My 1x12 is 16ohms so I guess I'm in the clear there. Logically I would assume that they wouldn't recommend connecting their 1x12 if it was dangerous, but after reading these random forum posts I'm now paranoid my cab and amp are going to explode and my house is going to burn down...so if anyone could talk to me about this and let me know if my setup is safe or not I would be very appreciative!


----------



## teamSKDM (Jun 17, 2014)

at a low-bedroom volume you may be good... but I wouldnt reccomend it high volumes at alllllllllllllllllllllllllllllllllllllllllllllllllllllllllllllllllllllllllllllllllllllllllllllllllllllllllllllll


----------



## cjms1997 (Jun 17, 2014)

I recommend getting a big boy 120w cab. 

At bedroom levels, I'm sure you won't blow anything up as long as the Ohms match up, but I would lay off playing too loudly. Like I said, get a 120w cab when you get the chance. 

And as far as I know, the head wouldn't blow up. The cab might, but your amp should be fairly safe. As far as I know that is, I would check other sources rather than believing me.


----------



## TheWinterSnow (Jun 17, 2014)

Running a lower wattage cabinet can be dangerous if you push the cabinet too far, a typical simple solution is to half the impedance on the amp, which would then limit the amp to 60w, however, your amp is locked to 16 ohms only. Another solution would be to add another 16 ohm (dummy load or another cabinet) load in series to the speaker to get a total of 32 ohms, which again reduces output power, the unfortunate side to that is that you do get a change in tone by doing so. 
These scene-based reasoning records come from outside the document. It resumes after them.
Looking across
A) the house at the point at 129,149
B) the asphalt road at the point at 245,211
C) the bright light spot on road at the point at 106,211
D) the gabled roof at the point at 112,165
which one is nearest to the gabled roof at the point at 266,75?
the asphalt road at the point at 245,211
Even if the tone doesn't sound bad, you always run the risk of blowing the speaker if you push the volume too hard. You could impose a limit on yourself and with an SPL meter and there are many free phone apps to and never exceed the sensitivity rating of the speaker. For a Vintage 30 and other 60W speakers that is about 97dB one meter away from the speaker, which is deafening for bedroom volumes and more than plenty of volume to mic for live use. To top that all of at ~97dB SPL you are only dissipating 1W, in order to get double the perceived volume (~107dB SPL) you would need 10W and to get double that (~117dB SPL) you would need 100W, the difference of 20dB would require 99 more watts and brings you to volumes comparable to rock concerts, but still not that much louder than if the amp was only pushing out 1W. Power is a pretty tricky thing because it is logarithmic (at least sound energy to perceived volume), not linear.


----------



## Promit (Jun 17, 2014)

Considering the Crush is a solid state amp, I actually wouldn't worry about it as long as you keep the volume below half or so.But don't blame me if it blows up.


----------



## breadtruck (Jun 18, 2014)

This news is really worrying to me considering I've played it very loud on many occasions. I mean the speaker is obviously working but I hope I haven't damaged it in any way. 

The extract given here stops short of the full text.